** Ausgangstext **
------------------------------------------------
Befundorientierter Festzuschuss
Seit 1. Januar 2005 gelten für gesetzlich Versicherte neue Regelungen für die Bezuschussung von Zahnersatz: Seither wird Zahnersatz – also Kronen und Brücken, aber keine Füllungen – nach so genannten „befundbezogenen Festzuschüsse“ bezuschusst. Was heißt das genau?
Generell besitzt jeder gesetzlich Versicherte eine Versicherung für die Kosten einer Zahnersatzbehandlung. Wird Zahnersatz notwendig, erhält er einen Zuschuss zu den Kosten der Behandlung. Wie funktioniert das? In Bezug auf die Zuschüsse zu den Kosten des Zahnersatzes werden alle Patienten gleich behandelt. Nach einer Untersuchung ordnet der Zahnarzt die Schäden des Patienten anhand einer klar definierten Tabelle ein. Zu diesem Zweck hat ein Fachgremium, dem Vertreter der Krankenkassen, der Zahnärzteschaft und neutrale Mitglieder, sowie Vertreter der Versicherten und der Zahntechniker angehören, über 40 Befunde katalogisiert. Für jeden Befund – z.B. fehlender sichtbarer Zahn – gibt es einen Zuschuss von der gesetzlichen Krankenkasse. Mit diesem Zuschuss kann der Patient nun frei wählen, auf welche Art der Zahn ersetzt werden soll. Bonusheft ist weiterhin wichtig Die Zuschüsse können weiterhin erhöht werden. Je regelmäßiger der Patient seinen Zahnarzt besucht, desto mehr Geld wird erstattet. Sind regelmäßig Besuche über 5 Jahre belegt gibt es 20 Prozent mehr Geld. Ist der Patient 10 Jahre regelmäßig zur Vorsorge gegangen beträgt der Bonus sogar 30 Prozent. Festzuschuss kann sich verdoppelnWenn ein gewisses monatliches Bruttoeinkommen unterschritten wird, können Patienten einen doppelten Festzuschuss erhalten. Gleiches gilt, wenn die Kosten der Heimunterbringung von einem Träger der Sozialhilfe gezahlt wird. Nachweise hierfür muss der Patient seiner Krankenkasse vorlegen.
------------------------------------------------
Einträge aus einer Datenquelle

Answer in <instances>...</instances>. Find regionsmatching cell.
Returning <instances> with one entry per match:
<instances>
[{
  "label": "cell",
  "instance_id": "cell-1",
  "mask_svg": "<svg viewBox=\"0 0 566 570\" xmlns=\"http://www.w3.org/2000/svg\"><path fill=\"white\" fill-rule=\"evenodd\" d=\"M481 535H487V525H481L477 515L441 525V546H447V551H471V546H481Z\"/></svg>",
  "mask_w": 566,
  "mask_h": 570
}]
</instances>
------------------------------------------------
** Ziel der Aufgabe **
Schreibe den Abschnitt des Textes zum Festzuschuss, der mit den Worten „Befundorientierter Festzuschuss“ beginnt und mit „heißt das genau?“ schließt, noch einmal ab. Setze dabei „Kassenpatienten“ an die Stelle von „gesetzlich Versicherte“.

** Ergebnis **
Befundorientierter Festzuschuss
Seit 1. Januar 2005 gelten für Kassenpatienten neue Regelungen für die Bezuschussung von Zahnersatz: Seither wird Zahnersatz – also Kronen und Brücken, aber keine Füllungen – nach so genannten „befundbezogenen Festzuschüsse“ bezuschusst. Was heißt das genau?